**SELECTED EXTRACT:**
Are Holidays Cybercriminals’ Favorite Time to Strike?

Are Holidays Cybercriminals’ Favorite Time to Strike?

Chloe Maraina blends business intelligence with frontline security operations in retail, turning noisy telemetry into clear, visual stories leaders can act on. She’s spent peak seasons translating threat intel into hour-by-hour playbooks, compressing detection-to-containment windows when staff is thin and stores are overflowing. In this conversation with Richard Lavaile, she maps the unique risks from Thanksgiving through the New Year, showing how data, drills, and disciplined access controls can keep ransomware and social engineers from turning a critical sales window into a crisis. Themes include off-hours encryption patterns, weekend staffing realities, recon detection at the edge, identity trust in motion, and sharpening SOC runbooks for the most distracting weeks of the year.

Thanksgiving to Black Friday kicks off a critical retail window. How does your threat model change that week, and what past holiday incidents shaped it? Walk me through one example with timelines, attacker steps, and the metrics you watched hour by hour.

The week shifts our assumptions: we treat every off-hours alert as higher risk because more than half of ransomware attacks land on holidays or weekends. One Black Friday we tracked a quiet surge in failed authentications from a residential ASN right after store closings, then saw a burst of scripted portal probes as midnight approached. From there the actor tried to plant a lightweight remote tool and enumerate service accounts, aiming to return before 6 p.m.–8 a.m. when encryption tends to hit. Hour by hour we watched identity anomalies, failed MFA prompts, and east-west connections from a single compromised kiosk; we tuned containment to stop lateral movement while we reissued credentials. That experience hardened our runbooks to bias toward immediate isolation when nocturnal recon appears.

Semperis found over half of ransomware attacks hit on holidays or weekends. How do you prioritize controls for those windows, and what measurable safeguards moved the needle most? Share concrete before-and-after metrics and a specific weekend incident response play.

We stack defenses where attackers prefer to operate: identity, off-hours EDR hardening, and rapid isolation. Because more than half of attacks fall on weekends or holidays, we stage stricter conditional access beginning late afternoon and expand MFA challenges for privileged actions. On a Saturday, a payroll connector attempted unusual directory reads; our weekend play kicked in—auto-quarantine of the process, forced password resets, and a fast-track validation through our on-call lead. The practical difference was felt in how little surfaced to customer-facing systems; the safeguards turned what could be a multiday incident into a short, controlled interruption.

The report says 8 in 10 companies cut staffing by 50%+ on weekends. How do you right-size on-call rotations, escalation trees, and SLAs then? Give a step-by-step coverage plan and a story where it prevented lateral movement overnight.

**DATASET RECORDS:**
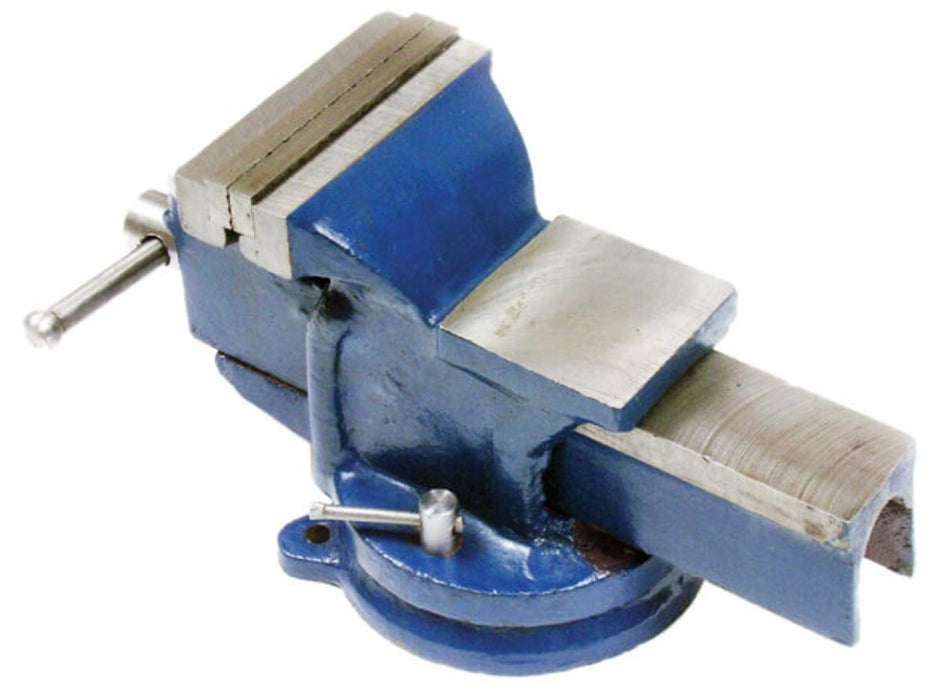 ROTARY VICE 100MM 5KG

---

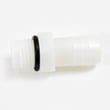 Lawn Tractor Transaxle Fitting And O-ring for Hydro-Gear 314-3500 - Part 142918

**TASK PROMPT:**
Decide whether each statement agrees with the interview on holiday cyberattacks. Answer yes or no for each, and quote the words of the text that decide it.
1. In the Black Friday incident, the failed authentications came from a residential ASN.
2. Stricter conditional access is staged beginning late afternoon.
3. The unusual directory reads on a Saturday came from a compromised kiosk.

**ANSWER SPACE:**
1. Yes: "we tracked a quiet surge in failed authentications from a residential ASN right after store closings"
2. Yes: "we stage stricter conditional access beginning late afternoon"
3. No: "a payroll connector attempted unusual directory reads"